=== Text shown ===

Re: [RFC] Hook management via 'git hooks' command

git@vger.kernel.org mailing list mirror (one of many)
 help / color / mirror / code / Atom feed

From: Emily Shaffer <emilyshaffer@google.com>
To: "brian m. carlson" <sandals@crustytoothpaste.net>,
	git@vger.kernel.org, "Jonathan Nieder" <jrnieder@gmail.com>,
	"Ævar Arnfjörð Bjarmason" <avarab@gmail.com>
Subject: Re: [RFC] Hook management via 'git hooks' command
Date: Mon, 2 Dec 2019 15:46:05 -0800	[thread overview]
Message-ID: <20191202234605.GA17687@google.com> (raw)
In-Reply-To: <20191126024147.GF2404748@camp.crustytoothpaste.net>

Thanks for waiting as I took half of last week off to host family for
holiday. :)

On Tue, Nov 26, 2019 at 02:41:47AM +0000, brian m. carlson wrote:
> On 2019-11-26 at 00:56:14, Emily Shaffer wrote:
> > Hopefully I am not beating a dead horse here but I really want to
> > understand. Let me take another guess with examples at what you mean;
> > please correct me!
> > 
> > For our purposes, let's assume:
> > 
> > .git/hooks/
> >   update
> >   update.d/
> >     update-1
> >     update-2
> > 
> > update:
> >   #!/bin/bash
> > 
> >   ./git/hooks/update.d/update-1 &&
> >   ./git/hooks/update.d/update-2
> > 
> > The goal is to make sure update-1 and update-2 are run when other update
> > hooks happen.
> 
> 
> 
> > With my proposal as is, I see two options:
> > 
> > 1)
> > .git/config:
> >   hook.runHookDir = true
> > 
> > This will run whatever else is in hook.update, and then it will run
> > .git/hooks/update. This is not ideal because hookDir could change, and
> > then the content of update will be incorrect:
> > 
> >   git config --add core.hookdir=~/hooks/
> >   mv .git/hooks/update* ~/hooks/
> >   # call something which invokes update hooks
> >   # ~/hooks/update fails, .git/hooks/update-1 is gone :(
> > 
> 
> This is actually fine.  We assume the user knows where they want to
> store their hooks.  If they change that, then that's intentional.
> 
> > .git/config:
> >   hook.update = 001:/project/path/.git/hooks/update.d/update-1
> >   hook.update = 002:/project/path/.git/hooks/update.d/update-2
> > 
> > This will run each update hook individually and have no notion of
> > whether they're in a "hook dir" or not. It sees a path, it hands it to
> > 'sh' to run, it checks the return code.

=== Recorded data ===
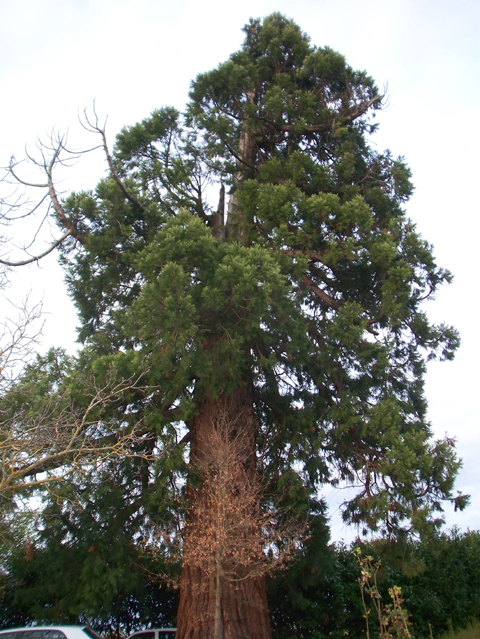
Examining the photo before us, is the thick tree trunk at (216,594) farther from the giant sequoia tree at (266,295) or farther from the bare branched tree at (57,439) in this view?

=== Task instructions ===
Reproduce the git hooks message word for word, from "git@vger.kernel.org mailing list" down to "Message-ID: <20191202234605.GA17687@google.com> (raw)".

=== Response to this exercise ===
git@vger.kernel.org mailing list mirror (one of many)
 help / color / mirror / code / Atom feed

From: Emily Shaffer <emilyshaffer@google.com>
To: "brian m. carlson" <sandals@crustytoothpaste.net>,
	git@vger.kernel.org, "Jonathan Nieder" <jrnieder@gmail.com>,
	"Ævar Arnfjörð Bjarmason" <avarab@gmail.com>
Subject: Re: [RFC] Hook management via 'git hooks' command
Date: Mon, 2 Dec 2019 15:46:05 -0800	[thread overview]
Message-ID: <20191202234605.GA17687@google.com> (raw)